There was no evidence on file showing that the sequence or order of the steps carried out in the methods of granted claims 4-7 resulted in different products. The references to a reduced carboxylation rate and to the presence of under-carboxylated VKD proteins made in the patent and in document D5 were of no relevance for the claimed methods as they related to methods wherein an inhibitor (warfarin) was present. The disclosure of document D29 showed that the sequence or order of the method steps had a quantitative effect (efficiency of transformation) but not a qualitative influence, in the sense that different products were obtained.

Moreover, claim 2 and granted claims 4-7 (even though citing several method steps) did not specify the sequence or order in which the method steps were carried out, which was also in line with the disclosure of the patent (paragraph [0041], lines 36 to 39). In the light of this disclosure and construing the claims by a mind willing to understand (T 190/99 of 6 March 2001), the improvement referred to in granted claims 4-7 was achieved by introducing and expressing a nucleic acid encoding VKOR into a cell. The improvement was always in relation to a cell that did not contain such a nucleic acid and was thus an automatic consequence of the presence of a nucleic acid encoding VKOR. Therefore, claim 2, by requiring the presence of such a nucleic acid in the cell, was also directed to a method for improving the productivity of a VKD protein.

Articles 84 EPC; Claim 1

VKOR activity assays had long been known in the art and Example 3 of the patent (entitled "VKOR activity assay") disclosed how the conversion of vitamin K epoxide to vitamin K was assayed. The abbreviation VKOR was present in the granted claims and not open to an objection under Article 84 EPC.

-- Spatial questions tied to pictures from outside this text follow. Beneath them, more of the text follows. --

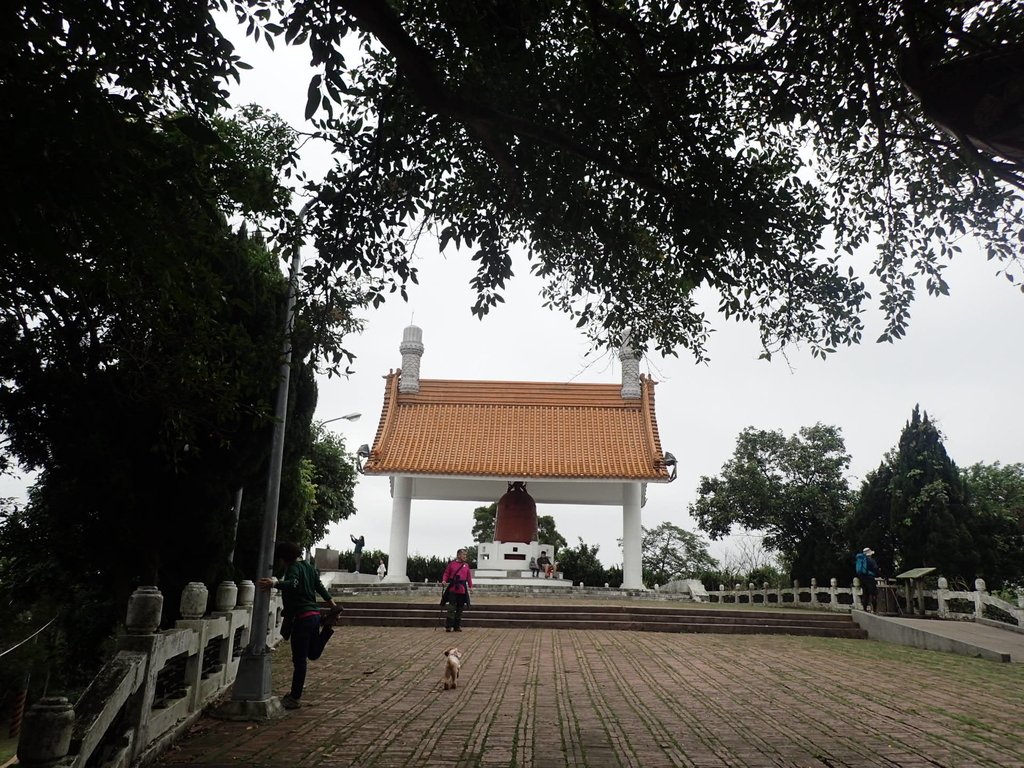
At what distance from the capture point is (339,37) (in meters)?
5.16

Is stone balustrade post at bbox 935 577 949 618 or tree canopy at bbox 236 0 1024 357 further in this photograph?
stone balustrade post at bbox 935 577 949 618

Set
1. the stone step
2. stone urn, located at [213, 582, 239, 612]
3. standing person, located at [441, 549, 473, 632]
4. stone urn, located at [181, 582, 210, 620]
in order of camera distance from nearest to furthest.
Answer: stone urn, located at [181, 582, 210, 620] < stone urn, located at [213, 582, 239, 612] < standing person, located at [441, 549, 473, 632] < the stone step

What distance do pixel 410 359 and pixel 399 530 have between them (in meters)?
7.32

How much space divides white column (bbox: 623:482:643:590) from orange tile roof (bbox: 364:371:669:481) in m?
1.07

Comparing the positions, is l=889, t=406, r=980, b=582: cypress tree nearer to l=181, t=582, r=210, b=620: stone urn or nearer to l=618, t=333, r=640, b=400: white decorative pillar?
l=618, t=333, r=640, b=400: white decorative pillar

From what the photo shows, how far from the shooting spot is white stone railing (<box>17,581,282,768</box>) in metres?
3.91

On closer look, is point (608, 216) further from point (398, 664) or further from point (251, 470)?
point (398, 664)

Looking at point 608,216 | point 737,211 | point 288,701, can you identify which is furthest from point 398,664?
point 737,211

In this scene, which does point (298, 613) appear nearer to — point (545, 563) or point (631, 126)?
point (631, 126)

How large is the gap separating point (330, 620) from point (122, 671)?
7.95 ft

Article 83 EPC; Claims 1-3

There was no evidence on file showing that a skilled person could not put the invention into practice.

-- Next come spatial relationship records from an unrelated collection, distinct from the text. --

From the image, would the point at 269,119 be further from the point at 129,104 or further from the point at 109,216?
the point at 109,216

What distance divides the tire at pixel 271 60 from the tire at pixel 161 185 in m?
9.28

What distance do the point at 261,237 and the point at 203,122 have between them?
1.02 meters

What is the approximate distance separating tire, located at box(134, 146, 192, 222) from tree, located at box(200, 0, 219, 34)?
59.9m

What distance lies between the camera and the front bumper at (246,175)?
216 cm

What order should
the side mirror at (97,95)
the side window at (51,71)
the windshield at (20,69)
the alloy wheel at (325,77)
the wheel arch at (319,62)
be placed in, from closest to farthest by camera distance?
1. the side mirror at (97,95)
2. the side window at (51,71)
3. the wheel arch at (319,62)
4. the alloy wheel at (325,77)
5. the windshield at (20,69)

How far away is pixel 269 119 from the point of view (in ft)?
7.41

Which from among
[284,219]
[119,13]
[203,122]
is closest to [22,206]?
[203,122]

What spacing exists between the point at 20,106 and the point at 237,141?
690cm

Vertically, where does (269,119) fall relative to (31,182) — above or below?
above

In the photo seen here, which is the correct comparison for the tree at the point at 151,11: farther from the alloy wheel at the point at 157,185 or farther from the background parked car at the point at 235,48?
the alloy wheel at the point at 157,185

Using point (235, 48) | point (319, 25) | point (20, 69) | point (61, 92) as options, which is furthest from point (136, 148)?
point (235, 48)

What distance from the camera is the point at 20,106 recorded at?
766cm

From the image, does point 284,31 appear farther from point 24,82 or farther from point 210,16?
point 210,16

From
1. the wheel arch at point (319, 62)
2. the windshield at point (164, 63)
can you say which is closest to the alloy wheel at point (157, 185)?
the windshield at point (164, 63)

Article 87 EPC; Claims 2 and 3

Whilst the priority document disclosed a method of making VKD protein which comprised culturing a cell expressing a VKD protein in presence of vitamin K (page 2, line 30 to page 3, line 3), claim 2 required the claimed cell to express a nucleic acid encoding a VKD protein. Neither the priority document nor claim 2 used in this context the term "heterologous". A skilled person reading the priority document knew from its common general knowledge that, for a protein to be expressed and harvested, it had to be produced from a nucleic acid encoding it (i.e. the subject-matter of claim 2). Thus, in the light of the disclosure of the priority document taken as a whole and of the common general knowledge, the subject-matter of claims 2 and 3 was directly and unambiguously disclosed in the priority document and entitled to the claimed priority date. Both, the priority document and the claims, related to the same invention (G 2/98, OJ EPO 2001, page 413).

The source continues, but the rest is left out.